A flight has turned back to Dublin after a bee became lodged in one of the aircraft’s instruments, making airspeed readings unreliable.
The bee struck 10 minutes into the flight to the southern English port city of Southampton. The airline concerned is Flybe (pronounced Fly-bee), Europe’s largest regional carrier.
Exeter-based Flybe signed a new codeshare agreement with Emirates yesterday, but that’s beside the point. Engineers on the ground found a bee firmly stuck in a pitot tube – a vital measuring instrument on the outside of the plane.
The bee delayed the Flybe flight for about two hours.
“Upon examination, maintenance found a bee lodged into an item of instrumentation on the outside of the aircraft,” Flybe stated.

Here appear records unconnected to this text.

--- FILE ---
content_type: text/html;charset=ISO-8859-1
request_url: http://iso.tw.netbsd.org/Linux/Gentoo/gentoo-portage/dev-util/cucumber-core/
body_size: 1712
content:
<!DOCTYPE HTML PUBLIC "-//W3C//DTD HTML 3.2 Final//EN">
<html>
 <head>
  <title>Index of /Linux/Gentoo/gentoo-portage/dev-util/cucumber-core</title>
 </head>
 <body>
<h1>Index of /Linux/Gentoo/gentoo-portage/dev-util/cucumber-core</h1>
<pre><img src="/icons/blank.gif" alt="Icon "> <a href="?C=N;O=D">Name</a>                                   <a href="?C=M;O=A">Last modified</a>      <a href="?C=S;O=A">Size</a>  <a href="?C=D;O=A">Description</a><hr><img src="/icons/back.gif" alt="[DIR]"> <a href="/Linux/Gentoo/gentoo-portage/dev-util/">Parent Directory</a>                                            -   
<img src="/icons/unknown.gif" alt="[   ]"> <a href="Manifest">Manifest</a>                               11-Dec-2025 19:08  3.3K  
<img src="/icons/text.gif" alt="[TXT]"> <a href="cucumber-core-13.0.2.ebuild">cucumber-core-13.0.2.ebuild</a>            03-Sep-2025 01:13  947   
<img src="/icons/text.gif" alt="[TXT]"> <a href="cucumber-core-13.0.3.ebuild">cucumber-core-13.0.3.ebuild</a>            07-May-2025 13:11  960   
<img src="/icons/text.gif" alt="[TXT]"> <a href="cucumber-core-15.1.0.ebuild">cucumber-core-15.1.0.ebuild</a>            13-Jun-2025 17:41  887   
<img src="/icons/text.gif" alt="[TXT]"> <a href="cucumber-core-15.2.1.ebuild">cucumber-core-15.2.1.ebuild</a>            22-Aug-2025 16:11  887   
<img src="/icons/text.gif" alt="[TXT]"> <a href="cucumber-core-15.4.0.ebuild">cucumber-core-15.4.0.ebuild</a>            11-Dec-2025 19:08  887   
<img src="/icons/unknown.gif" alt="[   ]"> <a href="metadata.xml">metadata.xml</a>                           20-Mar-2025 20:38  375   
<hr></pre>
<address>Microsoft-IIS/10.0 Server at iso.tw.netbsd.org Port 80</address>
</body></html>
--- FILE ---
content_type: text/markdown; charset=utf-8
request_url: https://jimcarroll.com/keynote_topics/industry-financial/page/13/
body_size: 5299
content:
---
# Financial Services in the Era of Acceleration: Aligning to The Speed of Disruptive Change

Pitot tubes measure aircraft speed. Wasps in a pitot tube were blamed for the crash of a B757 carrying 189 people in February 1996 in the Dominican Republic. Confused by the incorrect airspeed readings, the pilot accidentally stalled the plane five minutes after take-off. The aircraft went into a spin and crashed into the sea, killing all aboard.
In another incident, ice forming on a pitot tube contributed to the crash of Air France Flight 447 into the Atlantic Ocean on 1 June 2009, according to French air safety authority BEA. The flight was on the way from Rio de Janeiro to Paris and all aboard were killed.
You don’t want a bee in your pitot tube.